Exact reproductions of all the entries, please, and no pictures.

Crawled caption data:
+ + + + + + +
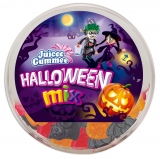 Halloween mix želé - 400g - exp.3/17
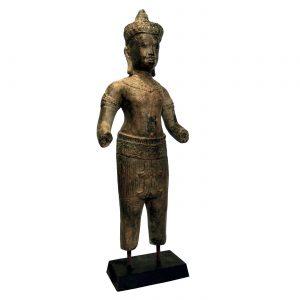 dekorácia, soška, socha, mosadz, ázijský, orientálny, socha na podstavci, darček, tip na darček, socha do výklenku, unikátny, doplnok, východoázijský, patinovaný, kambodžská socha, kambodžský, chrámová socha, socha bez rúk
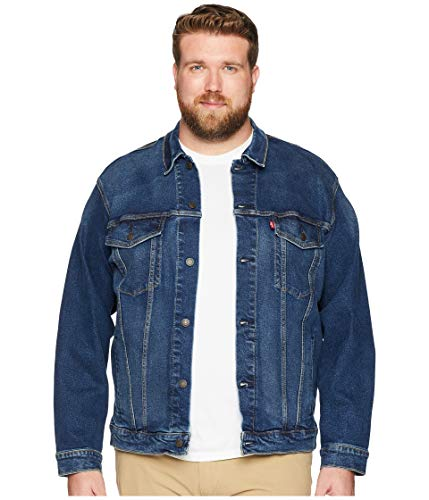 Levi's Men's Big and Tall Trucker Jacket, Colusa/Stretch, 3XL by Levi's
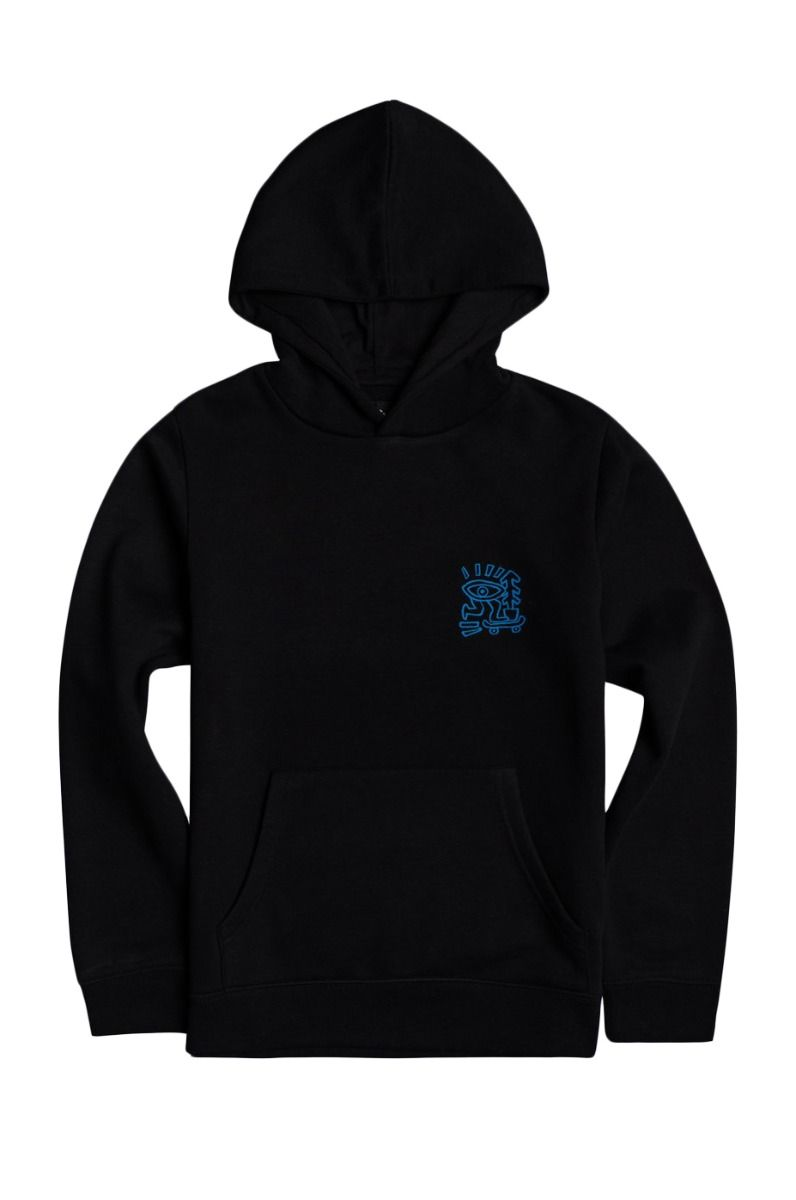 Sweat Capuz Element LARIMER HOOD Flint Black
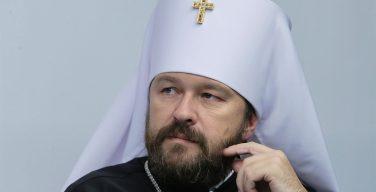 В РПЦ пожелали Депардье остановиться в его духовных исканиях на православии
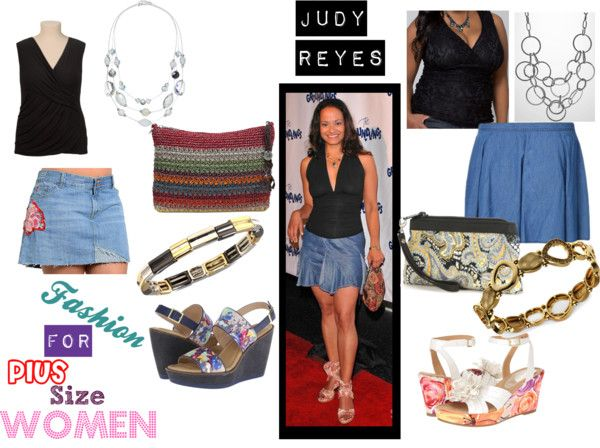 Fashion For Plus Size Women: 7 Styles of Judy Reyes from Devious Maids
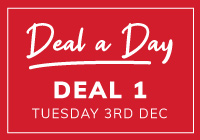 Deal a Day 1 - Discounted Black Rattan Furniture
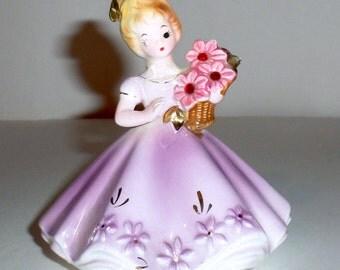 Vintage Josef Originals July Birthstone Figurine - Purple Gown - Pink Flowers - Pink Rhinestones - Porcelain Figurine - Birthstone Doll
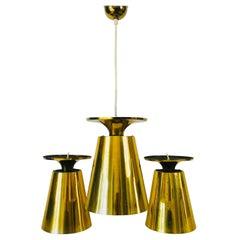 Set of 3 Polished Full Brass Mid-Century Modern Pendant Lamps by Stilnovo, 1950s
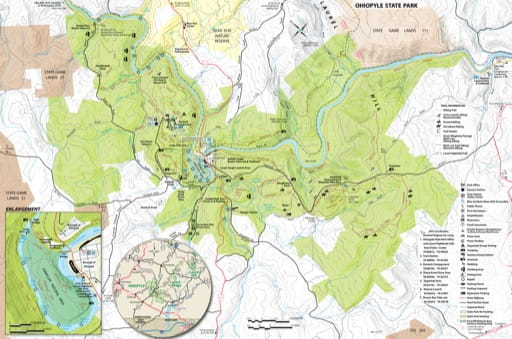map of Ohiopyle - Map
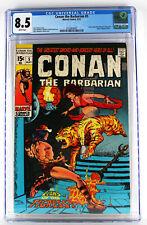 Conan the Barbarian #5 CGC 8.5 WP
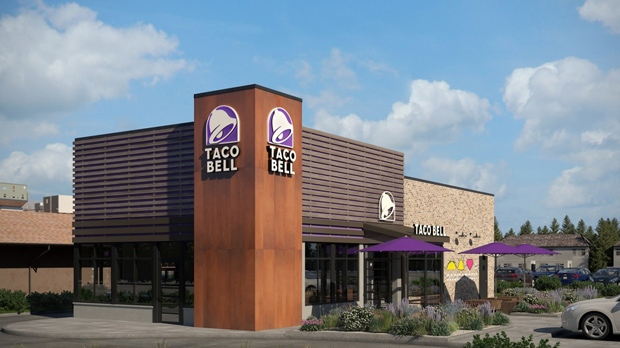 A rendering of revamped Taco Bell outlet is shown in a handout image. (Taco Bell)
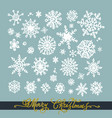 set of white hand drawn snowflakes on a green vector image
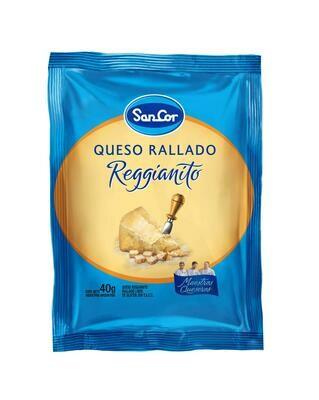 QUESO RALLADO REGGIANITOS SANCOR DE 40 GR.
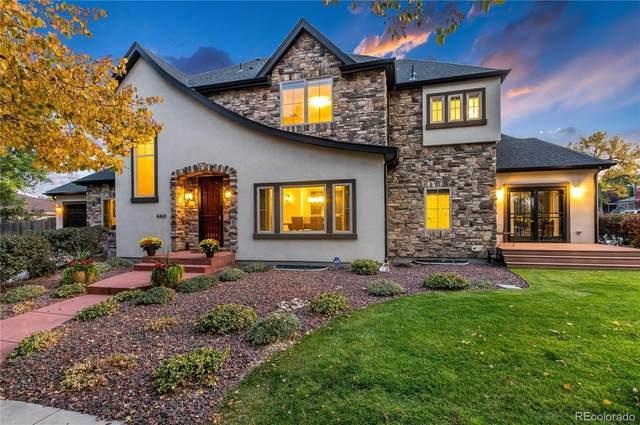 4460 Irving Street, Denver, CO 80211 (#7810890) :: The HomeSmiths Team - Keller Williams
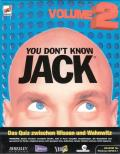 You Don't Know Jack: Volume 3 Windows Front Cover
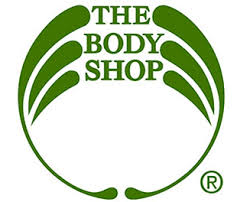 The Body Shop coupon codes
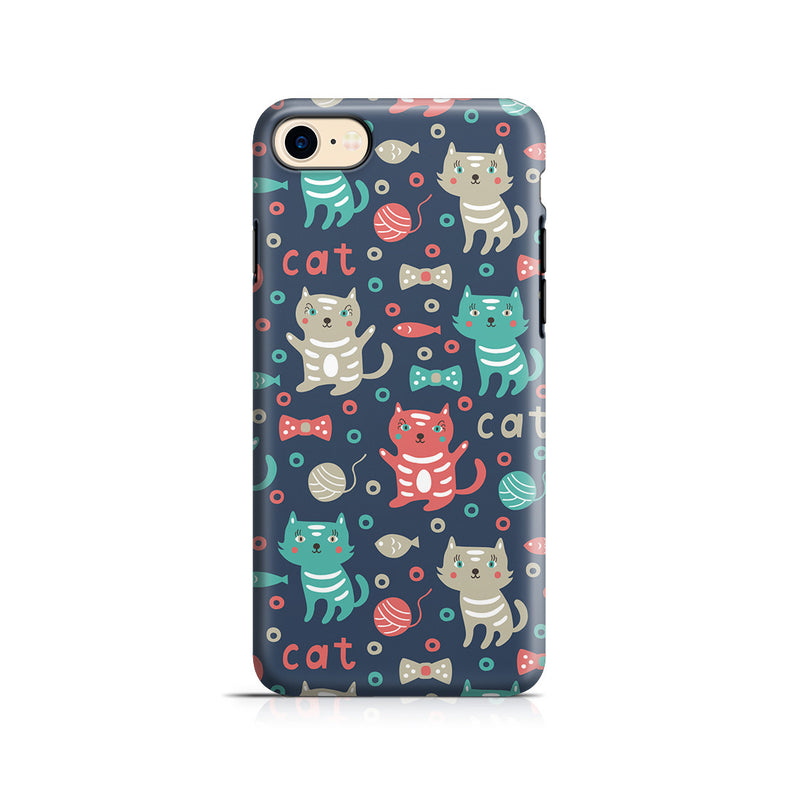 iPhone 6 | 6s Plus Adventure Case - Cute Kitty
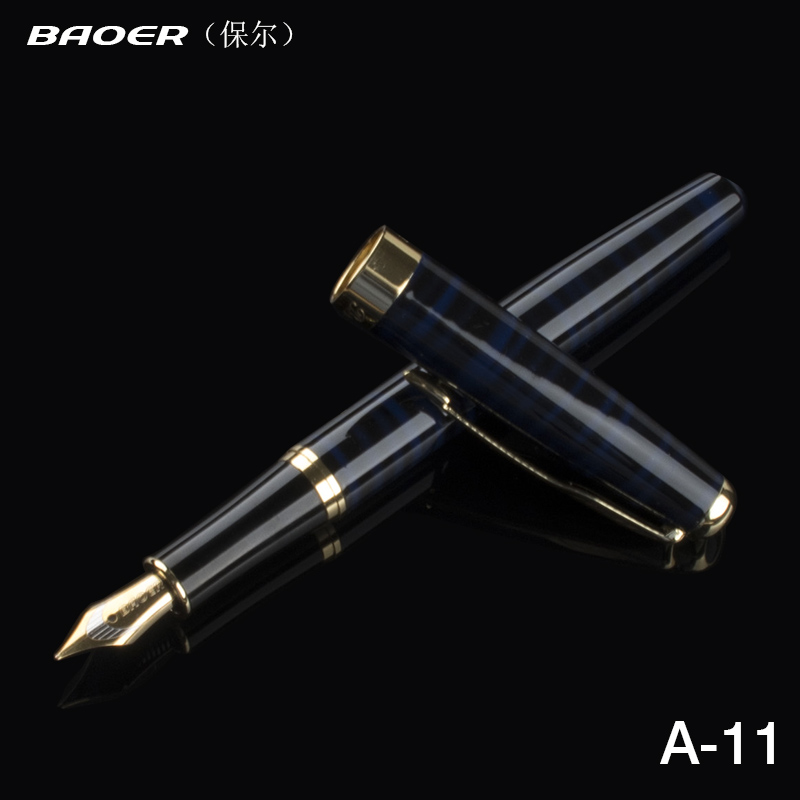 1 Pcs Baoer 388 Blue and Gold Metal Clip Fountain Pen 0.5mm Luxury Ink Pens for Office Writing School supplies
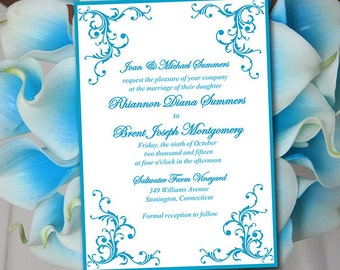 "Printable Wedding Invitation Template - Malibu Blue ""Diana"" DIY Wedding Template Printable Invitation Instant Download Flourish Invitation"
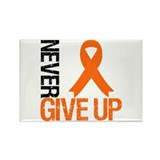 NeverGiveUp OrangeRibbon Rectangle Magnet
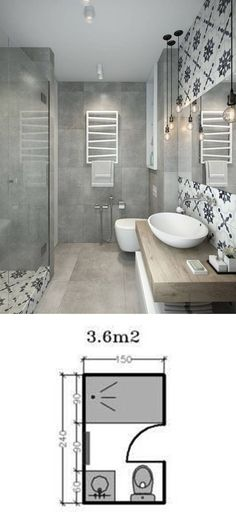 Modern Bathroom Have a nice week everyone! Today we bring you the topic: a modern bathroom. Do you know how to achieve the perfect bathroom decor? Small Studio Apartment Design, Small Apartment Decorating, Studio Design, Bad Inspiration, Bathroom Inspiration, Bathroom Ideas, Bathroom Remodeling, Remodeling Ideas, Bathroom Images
+ + + + + + +
EXERCISE SOLUTION -
 Halloween mix želé - 400g - exp.3/17
 dekorácia, soška, socha, mosadz, ázijský, orientálny, socha na podstavci, darček, tip na darček, socha do výklenku, unikátny, doplnok, východoázijský, patinovaný, kambodžská socha, kambodžský, chrámová socha, socha bez rúk
 Levi's Men's Big and Tall Trucker Jacket, Colusa/Stretch, 3XL by Levi's
 Sweat Capuz Element LARIMER HOOD Flint Black
 В РПЦ пожелали Депардье остановиться в его духовных исканиях на православии
 Fashion For Plus Size Women: 7 Styles of Judy Reyes from Devious Maids
 Deal a Day 1 - Discounted Black Rattan Furniture
 Vintage Josef Originals July Birthstone Figurine - Purple Gown - Pink Flowers - Pink Rhinestones - Porcelain Figurine - Birthstone Doll
 Set of 3 Polished Full Brass Mid-Century Modern Pendant Lamps by Stilnovo, 1950s
map of Ohiopyle - Map
 Conan the Barbarian #5 CGC 8.5 WP
 A rendering of revamped Taco Bell outlet is shown in a handout image. (Taco Bell)
 set of white hand drawn snowflakes on a green vector image
 QUESO RALLADO REGGIANITOS SANCOR DE 40 GR.
 4460 Irving Street, Denver, CO 80211 (#7810890) :: The HomeSmiths Team - Keller Williams
 You Don't Know Jack: Volume 3 Windows Front Cover
 The Body Shop coupon codes
 iPhone 6 | 6s Plus Adventure Case - Cute Kitty
 1 Pcs Baoer 388 Blue and Gold Metal Clip Fountain Pen 0.5mm Luxury Ink Pens for Office Writing School supplies
 "Printable Wedding Invitation Template - Malibu Blue ""Diana"" DIY Wedding Template Printable Invitation Instant Download Flourish Invitation"
 NeverGiveUp OrangeRibbon Rectangle Magnet
 Modern Bathroom Have a nice week everyone! Today we bring you the topic: a modern bathroom. Do you know how to achieve the perfect bathroom decor? Small Studio Apartment Design, Small Apartment Decorating, Studio Design, Bad Inspiration, Bathroom Inspiration, Bathroom Ideas, Bathroom Remodeling, Remodeling Ideas, Bathroom Images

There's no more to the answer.